Heart Failure Bridge Clinic Addresses Symptoms Early
Date: October 30, 2012
When Vince Clews, a patient with congestive heart failure, suddenly gained 30 pounds due to a rapid increase in fluid buildup, he knew his diuretic medicine was no longer working. “My body had ballooned, my clothes didn’t fit and I felt terrible—physically, mentally and emotionally,” Clews says.
Instead of going to the emergency department or being admitted to the hospital, Clews was referred to the new Johns Hopkins Heart Failure Bridge Clinic, where he was treated with twice-weekly IV Lasix infusions for four weeks. “It turned my life around,” says the 68-year-old writer and video producer from Baltimore. “If that clinic had not been there, I’m certain I would have ended up in the ER or would have had to be hospitalized.”
Heart failure, a growing major health problem, is the number-one reason for hospital admissions for people age 65 and over. Nationally, about 25 percent of patients are readmitted within 30 days of their initial discharge. The goal of the Hopkins multidisciplinary heart failure clinic, which opened in January 2012, is to provide patients with greater quality of care by addressing symptoms early before they become more serious, thus preventing hospital admissions and readmissions.
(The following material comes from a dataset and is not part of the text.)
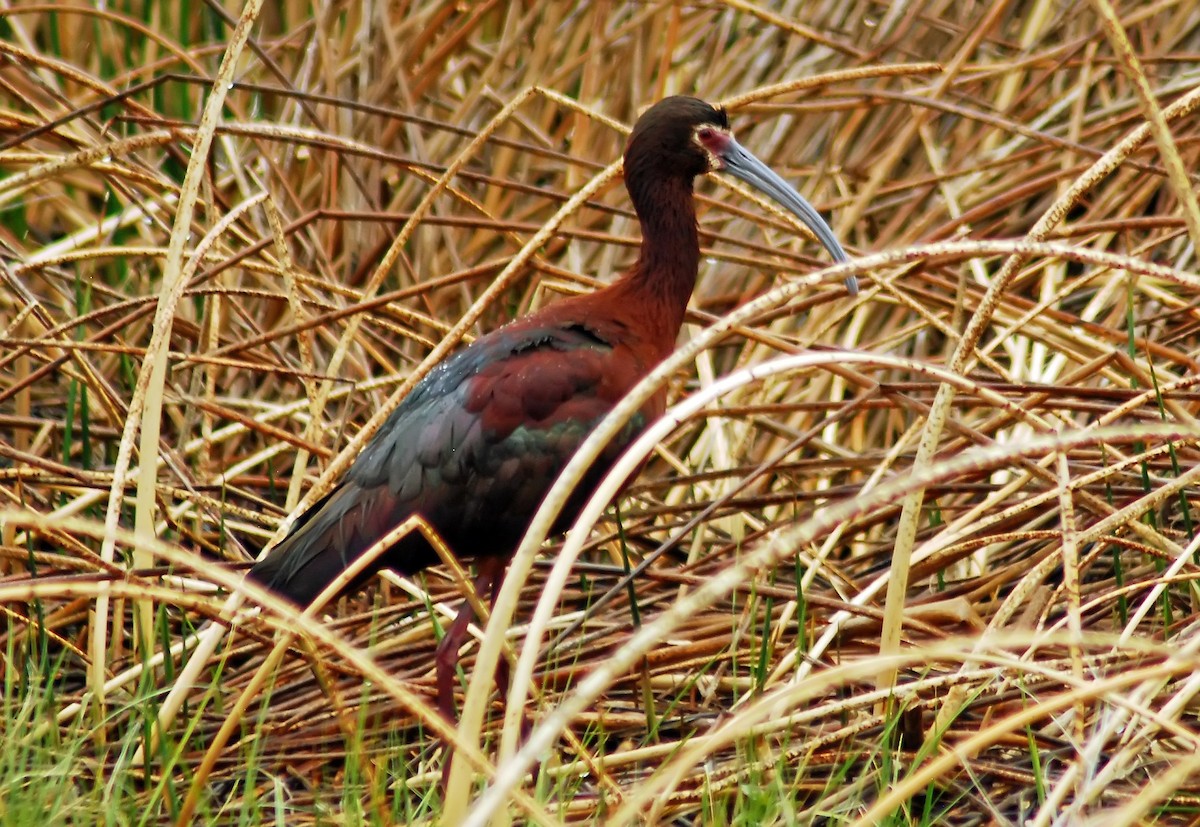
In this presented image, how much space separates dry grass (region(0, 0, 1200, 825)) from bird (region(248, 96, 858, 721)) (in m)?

Patients can come in when needed, Monday through Friday from 8 a.m. to 4 p.m. They or their doctor should call in advance. Patients typically can be seen within 24 hours of their call. The clinic is open to patients from throughout the Baltimore metro area, not just those cared for at Johns Hopkins.
When patients are discharged from The Johns Hopkins Hospital with a heart failure diagnosis, they are given an appointment to come to the Heart Failure Bridge Clinic within three to five days. The clinic is an example of an emerging new way of managing patients with chronic diseases, helping them transition from hospital care to home. The staff includes two nurse practitioners, one nurse and an exercise physiologist. Cardiologists are always available to consult or see patients at the clinic.
“The clinic provides a necessary support system for patients after their hospital discharge until their conditions have stabilized and they can see their doctor for regular visits,” says Stuart Russell, chief of heart failure and transplantation and medical director of the clinic. “Our early data from the first few months of the clinic’s operation show that our 30-day readmission rate dropped from 24 percent to 16 percent—a significant reduction that we think will continue with time.”
Russell says on average, patients are readmitted for worsening symptoms before their regular follow-up appointment with their doctor. Also, they may not have filled their prescriptions or they may be unsure of how to take them.
On patients’ first post-hospital visit to the heart failure clinic, the staff checks and reconciles their medications and fills medication boxes, as needed, to make it easier for them to adhere to their prescribed regimen. They also receive educational materials about their condition, counseling on limiting fluid intake and foods to avoid, and are made aware of the symptoms that should prompt them to call the clinic.
Clinic patients may also be given a six-minute walk test to measure their functional capacity to help assess their prognosis. “Results of the test may prompt us to change their care plan or refer them for evaluation for ventricular assist devices or a heart transplant,” says Russell.
For Vince Clews, the clinic was both a medical and emotional lifeline. “The staff provided me with a plan, and it’s clear what I’m supposed to do,” he says. “Without question, if that clinic were not there, I can’t imagine what would have happened.”